>> start Provided information

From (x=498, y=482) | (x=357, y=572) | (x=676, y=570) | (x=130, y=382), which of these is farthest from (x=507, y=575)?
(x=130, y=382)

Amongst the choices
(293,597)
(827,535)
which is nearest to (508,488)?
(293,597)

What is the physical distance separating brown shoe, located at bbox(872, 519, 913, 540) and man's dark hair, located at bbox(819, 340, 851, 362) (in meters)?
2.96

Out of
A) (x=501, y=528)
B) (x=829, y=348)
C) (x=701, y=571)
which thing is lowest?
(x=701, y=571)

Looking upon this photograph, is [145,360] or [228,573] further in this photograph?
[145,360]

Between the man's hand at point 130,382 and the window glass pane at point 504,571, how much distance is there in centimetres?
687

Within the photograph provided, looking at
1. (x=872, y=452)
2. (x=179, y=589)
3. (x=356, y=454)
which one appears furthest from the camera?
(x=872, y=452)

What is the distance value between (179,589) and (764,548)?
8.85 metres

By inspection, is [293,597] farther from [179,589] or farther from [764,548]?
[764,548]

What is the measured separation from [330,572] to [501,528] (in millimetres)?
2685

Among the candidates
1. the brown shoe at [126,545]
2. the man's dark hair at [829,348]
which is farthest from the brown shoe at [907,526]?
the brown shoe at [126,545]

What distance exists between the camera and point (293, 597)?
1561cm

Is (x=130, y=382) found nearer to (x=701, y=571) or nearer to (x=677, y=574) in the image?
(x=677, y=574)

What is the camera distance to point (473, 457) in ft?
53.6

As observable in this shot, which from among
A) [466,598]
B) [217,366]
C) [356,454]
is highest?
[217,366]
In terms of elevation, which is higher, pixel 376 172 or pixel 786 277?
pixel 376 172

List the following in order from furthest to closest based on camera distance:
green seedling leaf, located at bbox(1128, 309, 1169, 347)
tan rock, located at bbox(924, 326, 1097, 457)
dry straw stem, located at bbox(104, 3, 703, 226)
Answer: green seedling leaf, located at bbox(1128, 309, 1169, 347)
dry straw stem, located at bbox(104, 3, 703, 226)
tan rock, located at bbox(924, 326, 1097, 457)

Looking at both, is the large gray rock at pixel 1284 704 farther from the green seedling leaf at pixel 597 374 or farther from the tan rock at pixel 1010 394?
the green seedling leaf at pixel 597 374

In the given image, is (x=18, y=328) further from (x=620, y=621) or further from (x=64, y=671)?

>> end Provided information

Task goal: Copy all the records above precisely.

Final answer:
From (x=498, y=482) | (x=357, y=572) | (x=676, y=570) | (x=130, y=382), which of these is farthest from (x=507, y=575)?
(x=130, y=382)

Amongst the choices
(293,597)
(827,535)
which is nearest to (508,488)?
(293,597)

What is the physical distance separating brown shoe, located at bbox(872, 519, 913, 540) and man's dark hair, located at bbox(819, 340, 851, 362) (in meters)?
2.96

Out of
A) (x=501, y=528)
B) (x=829, y=348)
C) (x=701, y=571)
which thing is lowest?
(x=701, y=571)

Looking upon this photograph, is [145,360] or [228,573] further in this photograph?
[145,360]

Between the man's hand at point 130,382 and the window glass pane at point 504,571, how much distance is there in centimetres?
687

Within the photograph provided, looking at
1. (x=872, y=452)
2. (x=179, y=589)
3. (x=356, y=454)
which one appears furthest from the camera?
(x=872, y=452)

What is the distance value between (179,589) and (764,548)?
8.85 metres

By inspection, is [293,597] farther from [179,589] or farther from [764,548]?
[764,548]

What is the measured separation from [330,572] to [501,528] (in millimetres)?
2685

Among the candidates
1. the brown shoe at [126,545]
2. the man's dark hair at [829,348]
which is farthest from the brown shoe at [907,526]?
the brown shoe at [126,545]

What distance exists between the camera and point (293, 597)?
1561cm

Is (x=130, y=382) found nearer to (x=701, y=571) or nearer to (x=677, y=574) in the image?
(x=677, y=574)

What is the camera distance to point (473, 457) in ft?
53.6

As observable in this shot, which from among
A) [466,598]
B) [217,366]
C) [356,454]
is highest?
[217,366]
In terms of elevation, which is higher, pixel 376 172 or pixel 786 277?
pixel 376 172

List the following in order from furthest to closest based on camera distance:
green seedling leaf, located at bbox(1128, 309, 1169, 347)
tan rock, located at bbox(924, 326, 1097, 457)
dry straw stem, located at bbox(104, 3, 703, 226)
Answer: green seedling leaf, located at bbox(1128, 309, 1169, 347)
dry straw stem, located at bbox(104, 3, 703, 226)
tan rock, located at bbox(924, 326, 1097, 457)

Looking at both, is the large gray rock at pixel 1284 704 farther from the green seedling leaf at pixel 597 374 or farther from the tan rock at pixel 1010 394?
the green seedling leaf at pixel 597 374

In the given image, is (x=18, y=328) further from (x=620, y=621) or further from (x=64, y=671)?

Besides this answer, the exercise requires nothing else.